Councilman Brian Plant regarded Melton as his mayor, and the only mayor his children have ever known.
“He’s been a close personal friend and has been like a father to me,” Plant said. “He’s a good man and I’ve learned a lot from being around him. I think I’m a better man from being around him.”
Plant, school board member Bill Roberts and school board president Sid McNeal also thanked Melton for his hand in creating the Trussville City Schools system.
Roberts remembered purchasing property in Trussville in 1996 to build his family home, and Melton had just taken office as mayor.
“Just as a citizen I wanted to say to the mayor how much I appreciate what he’s done for the city,” Roberts said. “It’s a great city we live in, everywhere you look, and that didn’t happen by accident.”
McNeal shared how Melton had a hand in restoring the Cahaba School into what is now Cahaba Elementary School.

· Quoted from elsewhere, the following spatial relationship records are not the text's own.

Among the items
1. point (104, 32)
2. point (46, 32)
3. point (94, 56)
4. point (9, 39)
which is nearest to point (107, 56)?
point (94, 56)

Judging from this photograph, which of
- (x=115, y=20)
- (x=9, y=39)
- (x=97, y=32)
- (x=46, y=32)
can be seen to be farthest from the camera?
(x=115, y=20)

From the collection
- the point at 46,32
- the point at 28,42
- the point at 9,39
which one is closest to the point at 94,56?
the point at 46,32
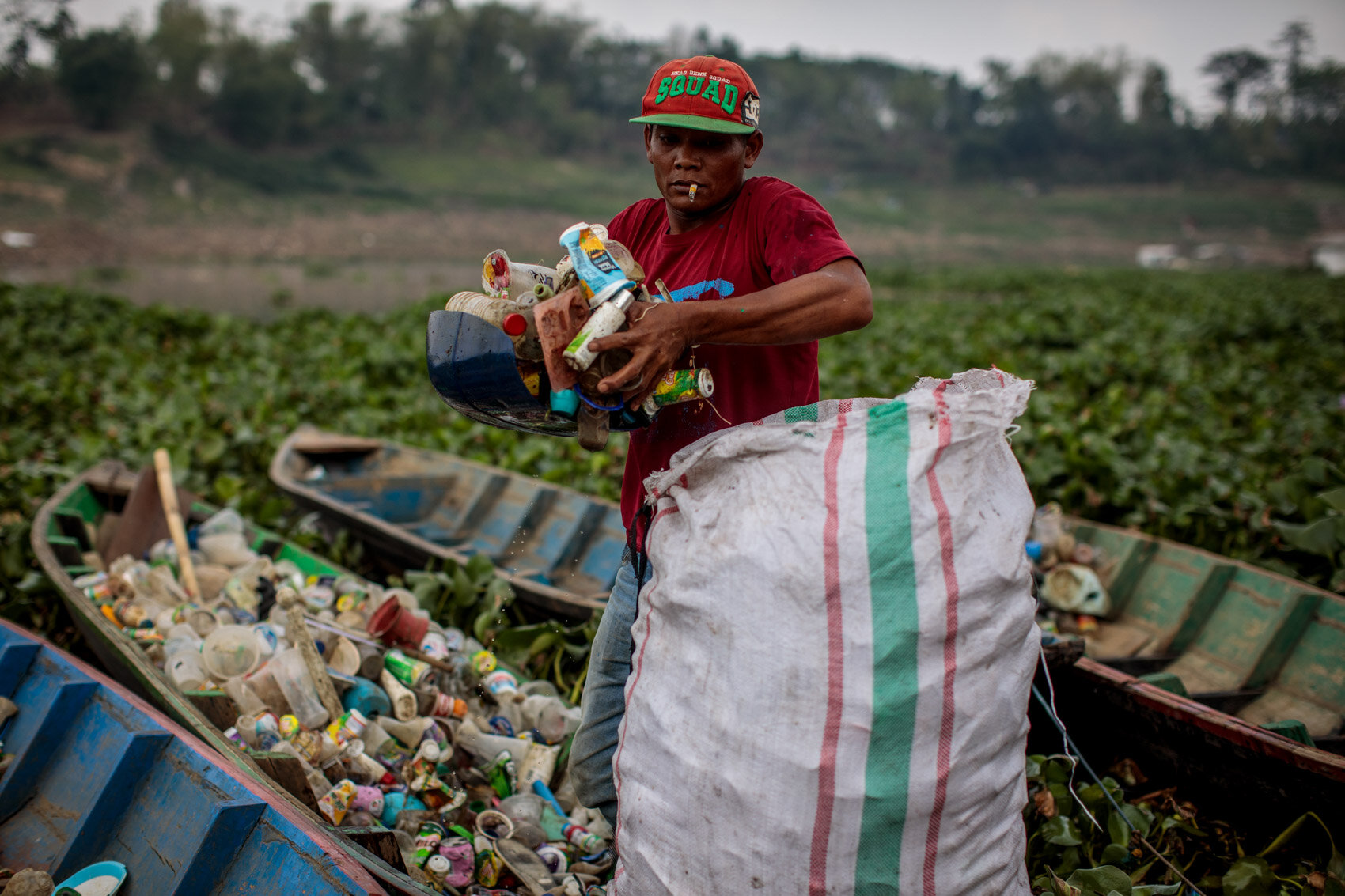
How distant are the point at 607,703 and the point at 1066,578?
2737 mm

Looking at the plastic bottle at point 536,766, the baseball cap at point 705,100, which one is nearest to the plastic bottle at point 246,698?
the plastic bottle at point 536,766

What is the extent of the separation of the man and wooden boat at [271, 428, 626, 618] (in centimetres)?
151

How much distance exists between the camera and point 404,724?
2.60 m

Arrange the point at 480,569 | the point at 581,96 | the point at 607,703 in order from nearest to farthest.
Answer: the point at 607,703, the point at 480,569, the point at 581,96

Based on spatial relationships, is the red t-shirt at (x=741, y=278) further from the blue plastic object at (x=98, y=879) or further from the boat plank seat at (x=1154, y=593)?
the boat plank seat at (x=1154, y=593)

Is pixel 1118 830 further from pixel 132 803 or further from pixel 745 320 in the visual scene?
pixel 132 803

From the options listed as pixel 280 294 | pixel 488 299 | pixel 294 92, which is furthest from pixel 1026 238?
pixel 488 299

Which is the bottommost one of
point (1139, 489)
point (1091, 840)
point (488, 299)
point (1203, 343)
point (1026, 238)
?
point (1091, 840)

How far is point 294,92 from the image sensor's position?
43.2 meters

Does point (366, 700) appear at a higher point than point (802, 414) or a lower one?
lower

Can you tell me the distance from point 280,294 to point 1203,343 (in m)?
15.9

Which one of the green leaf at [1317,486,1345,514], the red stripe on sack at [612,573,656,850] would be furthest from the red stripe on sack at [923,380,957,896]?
the green leaf at [1317,486,1345,514]

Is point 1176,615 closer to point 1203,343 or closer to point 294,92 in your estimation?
point 1203,343

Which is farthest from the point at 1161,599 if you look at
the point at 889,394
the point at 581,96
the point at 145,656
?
the point at 581,96
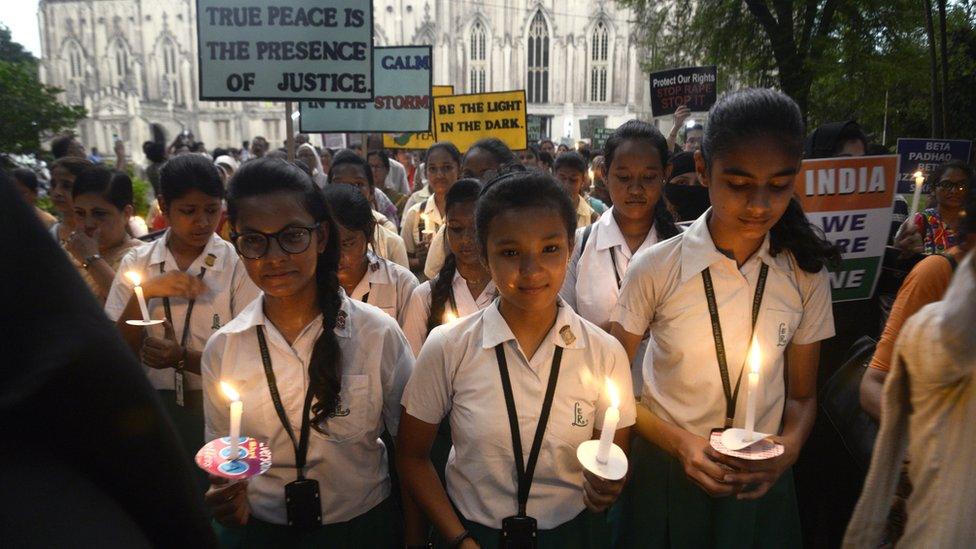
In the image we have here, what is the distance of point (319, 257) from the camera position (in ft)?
7.70

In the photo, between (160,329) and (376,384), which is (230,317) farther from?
(376,384)

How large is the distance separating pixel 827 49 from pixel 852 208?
471 inches

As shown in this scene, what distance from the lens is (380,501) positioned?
2176 millimetres

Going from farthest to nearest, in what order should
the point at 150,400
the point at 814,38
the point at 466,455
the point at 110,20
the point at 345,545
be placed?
the point at 110,20, the point at 814,38, the point at 345,545, the point at 466,455, the point at 150,400

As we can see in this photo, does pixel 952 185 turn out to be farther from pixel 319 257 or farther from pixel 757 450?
pixel 319 257

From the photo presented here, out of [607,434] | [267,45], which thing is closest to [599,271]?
[607,434]

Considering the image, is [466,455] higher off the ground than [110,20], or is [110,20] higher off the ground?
[110,20]

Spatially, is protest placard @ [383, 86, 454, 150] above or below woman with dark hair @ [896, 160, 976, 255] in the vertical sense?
above

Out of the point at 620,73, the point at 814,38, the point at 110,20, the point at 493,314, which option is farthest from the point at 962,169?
the point at 110,20

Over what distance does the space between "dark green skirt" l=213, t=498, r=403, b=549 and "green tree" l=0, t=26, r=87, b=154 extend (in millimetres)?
12975

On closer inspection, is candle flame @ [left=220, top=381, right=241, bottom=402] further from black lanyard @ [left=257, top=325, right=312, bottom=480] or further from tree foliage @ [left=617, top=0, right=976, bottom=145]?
tree foliage @ [left=617, top=0, right=976, bottom=145]

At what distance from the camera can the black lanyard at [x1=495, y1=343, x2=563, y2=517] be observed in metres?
1.89

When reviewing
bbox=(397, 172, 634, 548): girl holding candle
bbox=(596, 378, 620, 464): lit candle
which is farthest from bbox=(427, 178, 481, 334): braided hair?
bbox=(596, 378, 620, 464): lit candle

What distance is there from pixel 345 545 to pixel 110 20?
61.9m
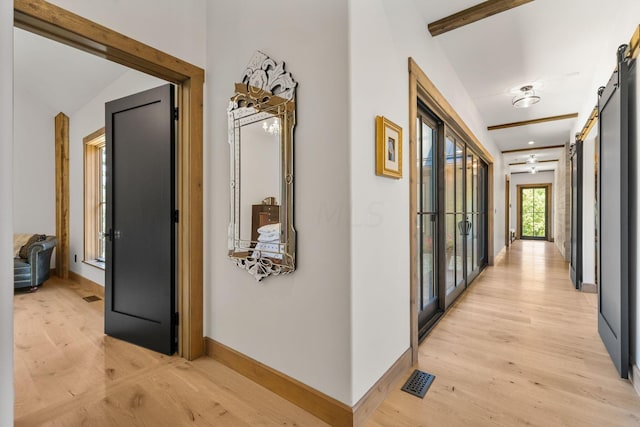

“Our board of education at one point had the idea to tear down that high school and that’s the worst thing we could have done,” McNeal said. “Instead of the mayor telling us how stupid we were, he respectfully helped us understand the importance of that structure. He and this council have never said no to us about (the board of education) anything, which is extraordinary and unique.”
Additional matters during the meeting included declaring 20 phones from the Trussville Police Department as surplus. Choat made the motion to authorize the disposal of personal property no longer needed by the city, selling the phones at $150 per unit to the city of Ozark. The motion was unanimously approved.
The council also voted to put their support behind Amendment 14.
Councilman Alan Taylor explained the bill, saying if a bill comes out in a certain county, out of courtesy, legislators don’t’ vote on that bill from the other parts of the state.
“It has been ruled that an abstention is now a negative vote,” Taylor said. “We have about 600 bills that are in jeopardy and that would have to be re-introduced. This amendment would correct that.”
The motion passed unanimously.
Finally the council reminded attendees that the next city council workshop will take place November 3 at 5:30 p.m. as scheduled, but the council meeting will take place November 7 at 6 p.m. at the Trussville Civic Center due to election day being Tuesday. During this meeting, new members of the council and the new mayor will be sworn in. The next November meeting has been rescheduled to November 10 at 6 p.m.